In a sense, the boom that started after the pandemic was a synthetic phenomenon, caused by the printing of money on an unprecedented scale and the euphoric effect of ‘return to normal’. But what if the situation is reversed, the basic cost of living will rise and money is no longer ‘cheap’? Then we can assume that a large part of buyers and capital will disappear from the market, which can lead to bigger discounts and many months of ‘promotion’ on the exchanges. Meanwhile, in the age of more expensive money, aggressive banking policies, inflation and increases in energy prices, we can expect more and more cautious ‘investing’, a further cooling of moods should come as no surprise.

Today, the MPC conference confirmed the aggressive policy of the central bank, which plans to raise interest rates until the ‘peak of inflation’, expected to be reached in the summer, is confirmed. The next rate cut may not take place until the end of next year. At the same time, it is worth bearing in mind that stock markets will price in the future and that once the inflation peak is ‘identified’, the markets may begin to play out scenarios for a rate cut and an improvement in investment conditions. The ECB is much less aggressive as it forecasts a modest 25bp rate hike in July and has no intention of ‘racing’ the Fed on tightening monetary policy.

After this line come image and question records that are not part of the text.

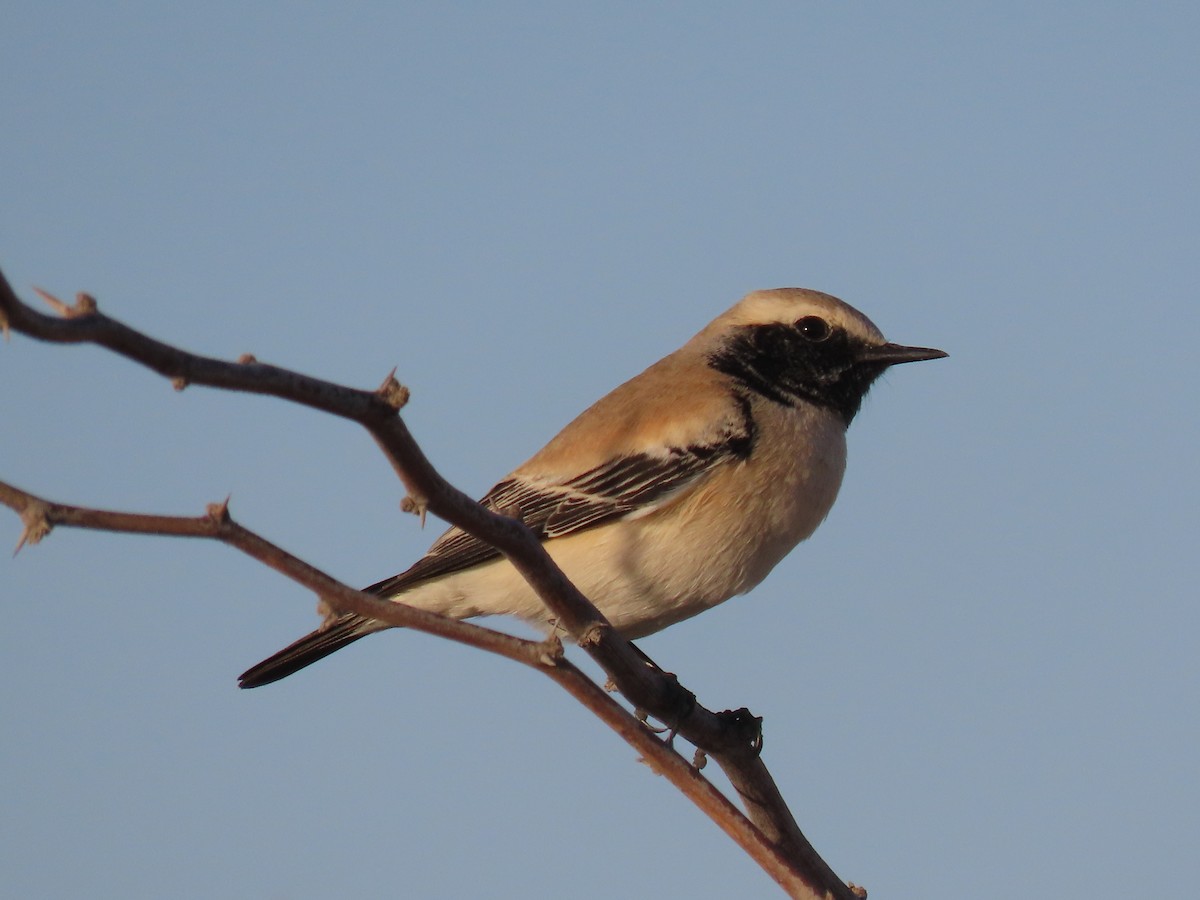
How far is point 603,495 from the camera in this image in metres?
8.25

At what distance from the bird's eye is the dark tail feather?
327cm

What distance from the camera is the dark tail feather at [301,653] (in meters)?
8.25

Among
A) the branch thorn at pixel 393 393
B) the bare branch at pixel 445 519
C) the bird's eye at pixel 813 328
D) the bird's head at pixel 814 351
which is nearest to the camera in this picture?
the bare branch at pixel 445 519

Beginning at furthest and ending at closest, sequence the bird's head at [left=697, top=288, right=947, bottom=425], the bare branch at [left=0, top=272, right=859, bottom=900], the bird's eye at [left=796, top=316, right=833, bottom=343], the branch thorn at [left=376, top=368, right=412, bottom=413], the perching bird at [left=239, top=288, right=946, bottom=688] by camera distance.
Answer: the bird's eye at [left=796, top=316, right=833, bottom=343] < the bird's head at [left=697, top=288, right=947, bottom=425] < the perching bird at [left=239, top=288, right=946, bottom=688] < the branch thorn at [left=376, top=368, right=412, bottom=413] < the bare branch at [left=0, top=272, right=859, bottom=900]

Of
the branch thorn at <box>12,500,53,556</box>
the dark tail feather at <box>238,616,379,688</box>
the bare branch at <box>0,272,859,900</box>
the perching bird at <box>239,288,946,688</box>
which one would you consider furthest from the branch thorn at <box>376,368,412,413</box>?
the dark tail feather at <box>238,616,379,688</box>

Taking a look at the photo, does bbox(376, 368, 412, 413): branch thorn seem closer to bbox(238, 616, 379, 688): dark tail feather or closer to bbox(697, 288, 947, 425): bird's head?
bbox(238, 616, 379, 688): dark tail feather

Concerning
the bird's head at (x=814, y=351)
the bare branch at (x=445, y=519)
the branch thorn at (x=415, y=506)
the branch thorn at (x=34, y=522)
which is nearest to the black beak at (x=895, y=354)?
the bird's head at (x=814, y=351)

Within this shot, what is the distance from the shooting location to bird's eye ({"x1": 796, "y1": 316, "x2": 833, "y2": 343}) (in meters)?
9.33

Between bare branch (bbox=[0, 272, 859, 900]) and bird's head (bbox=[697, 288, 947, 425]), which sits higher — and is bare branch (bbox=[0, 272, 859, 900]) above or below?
below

The aggressive continuation of monetary policy in Poland is clearly weakening the WIG20, which is losing more than 1% today and falling below 1780 points. CD Projekt’s declines drew attention as they fell below PLN 100 and lost nearly 9% when Bank of America’s recommendation was lowered to PLN 55 per share. In Europe, the DAX and FTSE are the worst performers, losing more than 1.5%. Sentiment is also weak on the US trading floor. Tesla, which received favorable recommendations from UBS analysts, is looking to increase its value, and sales for cars manufactured in China despite the lockdown have improved. However, the gains are still limited and the euphoric reactions of the markets that are so characteristic of 2020 and 2021 now seem definitively muted.

The S&P500 falls below 4,100 points and loses more than 0.5%. The NASDAQ is also doing poorly, failing to hold on to its 12,600-point gain.